The union representing more than 100 teachers, counselors and educational support staff in the four-school ASPIRA charter network voted overwhelmingly to authorize a strike Wednesday afternoon.
Of the 93 votes cast, 92 were in favor of striking, according to ChiACTS Local 4343 spokeswoman Chris Geovanis.
No strike deadline has been set, Geovanis said, and negotiations — ongoing for nearly a year — will not stop.
“They’re going directly back into bargaining tomorrow,” she said. “The hope is this sends a strong enough message to management that they’re serious.”
The ASPIRA network operates a middle school and three high schools on the Northwest Side. A strike by ASPIRA teachers would be the first at a charter school anywhere in the country.
The strike vote was prompted by what the union called a “lack of transparency and accountability in finances and foundering leadership at the network’s most senior levels, threatening conditions in classrooms.”
ASPIRA teachers said they blame the network’s struggles solely on board chairman Fernando Grillo, who has been in charge for seven years.
“In the last 6 weeks alone, the charter network’s CEO and Chief Academic Officer have been removed, only one principal who started the school year remains in that position, and the system’s COO — who had essentially been running the charter school network — recently resigned,” the teacher’s union said in a statement Monday.
Grillo, in a statement posted on the ASPIRA website, said the board has been negotiating with teachers since Spring 2016 and “the only item that remains unsolved is salaries.”

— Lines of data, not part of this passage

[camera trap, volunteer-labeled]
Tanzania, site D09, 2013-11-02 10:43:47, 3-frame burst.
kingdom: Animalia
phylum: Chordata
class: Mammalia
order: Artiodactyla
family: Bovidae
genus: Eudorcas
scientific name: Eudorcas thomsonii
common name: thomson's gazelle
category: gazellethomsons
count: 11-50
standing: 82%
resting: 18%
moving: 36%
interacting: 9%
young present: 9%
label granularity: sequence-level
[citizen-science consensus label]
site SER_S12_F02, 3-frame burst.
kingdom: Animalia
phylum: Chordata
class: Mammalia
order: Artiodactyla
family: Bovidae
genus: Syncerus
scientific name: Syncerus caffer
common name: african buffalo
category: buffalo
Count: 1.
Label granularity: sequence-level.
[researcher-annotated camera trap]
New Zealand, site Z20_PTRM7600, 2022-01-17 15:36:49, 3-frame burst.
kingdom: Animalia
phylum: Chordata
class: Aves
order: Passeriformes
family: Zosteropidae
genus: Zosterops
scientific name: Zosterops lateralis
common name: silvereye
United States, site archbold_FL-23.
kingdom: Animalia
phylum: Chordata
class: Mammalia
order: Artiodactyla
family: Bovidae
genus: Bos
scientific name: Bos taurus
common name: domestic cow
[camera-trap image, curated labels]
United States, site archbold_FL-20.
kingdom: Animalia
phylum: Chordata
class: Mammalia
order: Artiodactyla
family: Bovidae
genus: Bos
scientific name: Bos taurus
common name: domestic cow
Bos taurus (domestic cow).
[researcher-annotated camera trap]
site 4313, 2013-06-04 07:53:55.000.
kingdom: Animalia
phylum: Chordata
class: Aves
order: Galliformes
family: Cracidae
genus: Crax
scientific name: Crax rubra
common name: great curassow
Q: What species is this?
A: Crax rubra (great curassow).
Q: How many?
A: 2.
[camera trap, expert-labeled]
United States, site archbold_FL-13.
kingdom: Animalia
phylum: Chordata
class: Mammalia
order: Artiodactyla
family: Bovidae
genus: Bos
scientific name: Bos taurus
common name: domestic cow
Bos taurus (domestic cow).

“We want to make one thing perfectly clear: Nothing is more important that the education of our students and we continue to stand ready, willing and able to negotiate at a moment’s notice,” he said.
Last year, Chicago’s UNO network of charter schools narrowly avoided a strike, just days after the Chicago Teachers Union reached an agreement with Chicago Public Schools that averted the union’s second strike since 2012.